- WORK INSTRUCTION -
Extract the passage on global warming word for word, starting at "According to James" and ending at "come after us.".

- SOURCE DOCUMENT -
◆ ◆ ◆ ◆ ◆
We are concerned that global warming, amplified by feedbacks from polar ice melt, methane release from permafrost, and extensive fires, may become irreversible, including the possible collapse of the Atlantic Meridional Overturning Circulation, a crucial component of the global climate system that transfers heat from the tropics to the North Atlantic.

According to James Hansen, NASA’s former chief climate scientist, “burning all fossil fuels would create a different planet than the one that humanity knows“. Joachim Schellnhuber, Germany’s chief climate scientist, has summed up the situation by saying: “We’re simply talking about the very life support system of this planet.”

We note your broad agreement with this point, in light of your 2010 statement that:

…we are as humans conducting a massive science experiment with this planet. It’s the only planet we have got… We know that the consequences of unchecked global warming would be catastrophic… We as a human species have a deep and abiding obligation to this planet and to the generations that will come after us.
◆ ◆ ◆ ◆ ◆
[Stored records]

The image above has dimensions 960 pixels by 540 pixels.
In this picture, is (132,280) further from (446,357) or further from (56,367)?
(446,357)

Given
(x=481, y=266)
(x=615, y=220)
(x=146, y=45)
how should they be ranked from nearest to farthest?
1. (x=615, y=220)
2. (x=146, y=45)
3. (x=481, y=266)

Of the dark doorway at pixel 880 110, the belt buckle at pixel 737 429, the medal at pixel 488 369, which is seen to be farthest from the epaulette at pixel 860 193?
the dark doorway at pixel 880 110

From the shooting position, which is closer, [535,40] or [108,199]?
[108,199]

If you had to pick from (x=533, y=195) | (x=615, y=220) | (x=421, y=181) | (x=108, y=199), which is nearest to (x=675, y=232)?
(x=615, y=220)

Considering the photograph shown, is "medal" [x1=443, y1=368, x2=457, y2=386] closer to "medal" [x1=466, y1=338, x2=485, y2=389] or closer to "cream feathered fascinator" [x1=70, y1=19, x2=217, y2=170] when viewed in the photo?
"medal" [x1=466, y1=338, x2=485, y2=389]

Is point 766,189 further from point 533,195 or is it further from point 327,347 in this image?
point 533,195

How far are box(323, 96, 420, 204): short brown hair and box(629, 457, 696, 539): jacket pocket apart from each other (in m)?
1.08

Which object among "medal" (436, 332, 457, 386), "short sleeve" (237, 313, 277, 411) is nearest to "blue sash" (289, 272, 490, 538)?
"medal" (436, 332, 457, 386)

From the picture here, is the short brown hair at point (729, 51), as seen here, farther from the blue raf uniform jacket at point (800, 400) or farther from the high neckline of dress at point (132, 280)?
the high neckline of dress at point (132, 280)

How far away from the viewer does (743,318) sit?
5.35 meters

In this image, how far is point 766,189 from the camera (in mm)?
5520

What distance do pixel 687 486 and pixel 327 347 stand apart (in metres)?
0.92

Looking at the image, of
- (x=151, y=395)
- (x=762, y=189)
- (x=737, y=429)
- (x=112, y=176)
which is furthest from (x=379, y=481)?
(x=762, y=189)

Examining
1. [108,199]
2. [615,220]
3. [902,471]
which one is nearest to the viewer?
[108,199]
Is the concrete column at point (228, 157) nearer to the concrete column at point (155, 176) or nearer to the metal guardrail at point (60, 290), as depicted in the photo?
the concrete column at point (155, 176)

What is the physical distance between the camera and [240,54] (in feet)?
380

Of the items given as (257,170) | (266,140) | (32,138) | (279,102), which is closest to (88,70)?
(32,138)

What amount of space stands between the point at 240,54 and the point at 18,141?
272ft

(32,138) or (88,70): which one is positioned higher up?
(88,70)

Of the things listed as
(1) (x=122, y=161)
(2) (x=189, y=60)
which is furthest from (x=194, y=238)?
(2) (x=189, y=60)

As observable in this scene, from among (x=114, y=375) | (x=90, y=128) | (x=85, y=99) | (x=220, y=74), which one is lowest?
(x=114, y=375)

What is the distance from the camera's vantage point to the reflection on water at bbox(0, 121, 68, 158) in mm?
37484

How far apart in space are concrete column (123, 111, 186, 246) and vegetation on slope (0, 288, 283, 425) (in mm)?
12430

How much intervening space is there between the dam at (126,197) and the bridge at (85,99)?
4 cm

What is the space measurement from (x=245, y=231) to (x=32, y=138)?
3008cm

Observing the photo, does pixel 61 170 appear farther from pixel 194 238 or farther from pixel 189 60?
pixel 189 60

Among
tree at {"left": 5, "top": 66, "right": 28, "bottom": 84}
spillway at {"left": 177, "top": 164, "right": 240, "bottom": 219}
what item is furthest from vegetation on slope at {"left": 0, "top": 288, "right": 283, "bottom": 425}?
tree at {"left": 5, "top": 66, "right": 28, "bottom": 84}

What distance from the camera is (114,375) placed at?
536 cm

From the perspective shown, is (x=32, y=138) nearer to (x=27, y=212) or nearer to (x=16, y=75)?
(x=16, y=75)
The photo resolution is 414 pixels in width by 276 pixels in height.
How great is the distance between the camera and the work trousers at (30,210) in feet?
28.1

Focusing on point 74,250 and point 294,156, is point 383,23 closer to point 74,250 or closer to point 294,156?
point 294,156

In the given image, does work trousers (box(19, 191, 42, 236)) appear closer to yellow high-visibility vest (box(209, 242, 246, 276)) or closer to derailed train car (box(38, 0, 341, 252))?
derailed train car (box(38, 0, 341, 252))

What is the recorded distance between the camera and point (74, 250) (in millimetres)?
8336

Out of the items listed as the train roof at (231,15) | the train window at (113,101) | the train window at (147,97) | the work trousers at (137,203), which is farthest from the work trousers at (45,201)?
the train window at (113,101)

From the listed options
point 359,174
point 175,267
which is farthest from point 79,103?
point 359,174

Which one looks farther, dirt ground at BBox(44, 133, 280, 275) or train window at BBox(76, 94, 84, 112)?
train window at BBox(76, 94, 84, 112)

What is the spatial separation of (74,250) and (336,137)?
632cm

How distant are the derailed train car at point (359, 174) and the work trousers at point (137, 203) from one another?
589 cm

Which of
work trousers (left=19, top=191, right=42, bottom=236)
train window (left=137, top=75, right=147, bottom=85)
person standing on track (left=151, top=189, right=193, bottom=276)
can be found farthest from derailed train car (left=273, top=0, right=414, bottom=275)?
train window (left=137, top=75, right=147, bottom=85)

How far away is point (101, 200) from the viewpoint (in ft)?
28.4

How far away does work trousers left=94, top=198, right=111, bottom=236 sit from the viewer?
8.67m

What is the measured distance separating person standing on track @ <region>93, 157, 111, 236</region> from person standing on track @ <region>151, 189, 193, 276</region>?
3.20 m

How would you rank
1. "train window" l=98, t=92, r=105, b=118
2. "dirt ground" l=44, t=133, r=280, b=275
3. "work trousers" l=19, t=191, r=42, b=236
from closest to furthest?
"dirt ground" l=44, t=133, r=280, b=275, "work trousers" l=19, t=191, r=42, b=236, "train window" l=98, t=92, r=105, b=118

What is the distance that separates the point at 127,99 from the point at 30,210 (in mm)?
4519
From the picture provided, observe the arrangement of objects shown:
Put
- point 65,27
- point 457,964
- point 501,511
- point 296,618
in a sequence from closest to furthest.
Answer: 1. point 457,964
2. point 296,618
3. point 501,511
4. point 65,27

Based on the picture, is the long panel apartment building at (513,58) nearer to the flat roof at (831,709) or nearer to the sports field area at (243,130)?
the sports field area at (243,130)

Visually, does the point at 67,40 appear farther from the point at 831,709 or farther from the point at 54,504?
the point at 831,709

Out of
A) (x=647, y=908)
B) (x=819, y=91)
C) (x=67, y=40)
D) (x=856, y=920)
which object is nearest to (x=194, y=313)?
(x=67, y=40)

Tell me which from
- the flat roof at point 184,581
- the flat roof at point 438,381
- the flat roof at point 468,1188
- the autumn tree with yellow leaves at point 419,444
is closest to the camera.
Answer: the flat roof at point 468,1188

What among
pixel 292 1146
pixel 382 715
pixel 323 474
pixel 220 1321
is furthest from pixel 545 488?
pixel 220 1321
◆ ◆ ◆ ◆ ◆
- ANSWER -
According to James Hansen, NASA’s former chief climate scientist, “burning all fossil fuels would create a different planet than the one that humanity knows“. Joachim Schellnhuber, Germany’s chief climate scientist, has summed up the situation by saying: “We’re simply talking about the very life support system of this planet.”

We note your broad agreement with this point, in light of your 2010 statement that:

…we are as humans conducting a massive science experiment with this planet. It’s the only planet we have got… We know that the consequences of unchecked global warming would be catastrophic… We as a human species have a deep and abiding obligation to this planet and to the generations that will come after us.